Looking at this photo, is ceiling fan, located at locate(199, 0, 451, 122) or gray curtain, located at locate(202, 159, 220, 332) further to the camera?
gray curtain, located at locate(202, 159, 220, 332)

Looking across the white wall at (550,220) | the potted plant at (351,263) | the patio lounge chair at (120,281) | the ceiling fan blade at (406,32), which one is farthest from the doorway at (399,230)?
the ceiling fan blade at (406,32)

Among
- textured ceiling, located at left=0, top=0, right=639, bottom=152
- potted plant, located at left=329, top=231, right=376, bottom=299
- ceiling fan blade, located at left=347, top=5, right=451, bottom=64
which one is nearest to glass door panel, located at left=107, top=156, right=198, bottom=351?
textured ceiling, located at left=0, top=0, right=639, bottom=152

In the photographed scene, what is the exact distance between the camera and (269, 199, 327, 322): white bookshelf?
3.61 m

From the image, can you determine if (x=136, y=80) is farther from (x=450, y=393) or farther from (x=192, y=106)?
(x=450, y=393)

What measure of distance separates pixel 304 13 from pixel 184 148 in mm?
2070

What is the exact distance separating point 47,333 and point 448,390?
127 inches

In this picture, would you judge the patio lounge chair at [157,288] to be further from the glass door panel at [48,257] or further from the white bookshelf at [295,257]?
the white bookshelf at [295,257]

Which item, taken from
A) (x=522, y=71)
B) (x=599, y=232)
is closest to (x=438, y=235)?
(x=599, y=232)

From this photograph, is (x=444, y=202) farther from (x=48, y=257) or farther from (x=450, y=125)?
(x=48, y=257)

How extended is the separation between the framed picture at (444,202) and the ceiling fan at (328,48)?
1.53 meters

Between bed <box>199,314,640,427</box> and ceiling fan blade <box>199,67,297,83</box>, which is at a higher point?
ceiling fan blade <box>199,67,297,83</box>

**Problem to work on:**
Please print all of the records above again, word for word, without changing anything.

**Problem solution:**
Looking at this photo, is ceiling fan, located at locate(199, 0, 451, 122) or gray curtain, located at locate(202, 159, 220, 332) further to the camera?
gray curtain, located at locate(202, 159, 220, 332)

Looking across the white wall at (550,220) | the potted plant at (351,263) | the patio lounge chair at (120,281) | the ceiling fan blade at (406,32), which one is farthest from the doorway at (399,230)?
the ceiling fan blade at (406,32)

Among
- textured ceiling, located at left=0, top=0, right=639, bottom=152
- potted plant, located at left=329, top=231, right=376, bottom=299
- ceiling fan blade, located at left=347, top=5, right=451, bottom=64
which one is nearest to glass door panel, located at left=107, top=156, right=198, bottom=351?
textured ceiling, located at left=0, top=0, right=639, bottom=152

In the photographed scene, what is the exact distance between the camera and (269, 199, 327, 322): white bookshelf?
3.61 m

From the image, can you determine if (x=136, y=80) is farther from (x=450, y=393) or farther from (x=192, y=106)?
(x=450, y=393)

What measure of distance separates pixel 304 13 from pixel 184 148 in mm?
2070

What is the exact distance separating point 47,333 and point 448,390?
127 inches

In this picture, would you judge the patio lounge chair at [157,288] to be further from the glass door panel at [48,257] or further from the white bookshelf at [295,257]?
the white bookshelf at [295,257]

Which item, taken from
A) (x=522, y=71)
B) (x=599, y=232)
is closest to (x=438, y=235)?
(x=599, y=232)

From this photograph, is (x=444, y=202) farther from (x=48, y=257) or farther from (x=450, y=125)?
(x=48, y=257)

How extended is the separation between the framed picture at (444,202) and the ceiling fan at (328,48)?
1.53 meters

Between bed <box>199,314,640,427</box> and ceiling fan blade <box>199,67,297,83</box>, which is at a higher point?
ceiling fan blade <box>199,67,297,83</box>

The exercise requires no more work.